Blunt is the senior senator from Missouri and is a Republican. He has served since Jan 5, 2011. Blunt is next up for reelection in 2022 and serves until Jan 3, 2023.
He is also Senate Republican Policy Committee Chair, a party leadership role. Party leaders focus more on setting their party’s legislative priorties than on introducing legislation.
He was previously the representative for Missouri’s 7th congressional district as a Republican from 1997 to 2010.
Read our 2020 Report Card for Blunt.
Blunt is shown as a purple triangle ▲ in our ideology-leadership chart below. Each dot is a member of the Senate positioned according to our ideology score (left to right) and our leadership score (leaders are toward the top).
The chart is based on the bills Blunt has sponsored and cosponsored from Jan 3, 2017 to May 25, 2022. See full analysis methodology.
Roy Blunt sits on the following committees:
- Senate Committee on Rules and Administration Ranking Member
Senate Committee on Appropriations
- Labor, Health and Human Services, and Education, and Related Agencies subcommittee Ranking Member
- Joint Committee on the Library
- Joint Committee on Printing
- Senate Committee on Commerce, Science, and Transportation
- Senate Select Committee on Intelligence
Blunt was the primary sponsor of 30 bills that were enacted. The most recent include:
- S. 5076 (116th): A bill to authorize the Sergeant at Arms and Doorkeeper of the Senate to delegate authority to approve payroll and personnel actions.
- S. 2321 (116th): Negro Leagues Baseball Centennial Commemorative Coin Act
- S. 2851 (116th): A bill to amend section 442 of title 18, United States Code, to exempt certain interests in mutual funds, unit investment trusts, employee benefit plans, and retirement …
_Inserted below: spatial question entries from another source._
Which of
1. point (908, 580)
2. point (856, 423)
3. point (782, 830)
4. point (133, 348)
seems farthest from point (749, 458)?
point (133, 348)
- S. 2203 (116th): Brand USA Extension Act
- S. 1300 (116th): National Law Enforcement Museum Commemorative Coin Act
- S. 2961 (115th): Victims of Child Abuse Act Reauthorization Act of 2018
- S. 3158 (115th): Departments of Labor, Health and Human Services, and Education, and Related Agencies Appropriations Act, 2019
Does 30 not sound like a lot? Very few bills are ever enacted — most legislators sponsor only a handful that are signed into law. But there are other legislative activities that we don’t track that are also important, including offering amendments, committee work and oversight of the other branches, and constituent services.
We consider a bill enacted if one of the following is true: a) it is enacted itself, b) it has a companion bill in the other chamber (as identified by Congress) which was enacted, or c) if at least about half of its provisions were incorporated into bills that were enacted (as determined by an automated text analysis, applicable beginning with bills in the 110th Congress).
Blunt sponsors bills primarily in these issue areas:
Health (17%) Taxation (15%) Armed Forces and National Security (15%) Families (13%) Public Lands and Natural Resources (11%) Sports and Recreation (11%) Government Operations and Politics (9%) Immigration (9%)
Recently Introduced Bills
Blunt recently introduced the following legislation:
- S.Res. 649: A resolution congratulating the Northwest Missouri State University Bearcats men’s basketball team on …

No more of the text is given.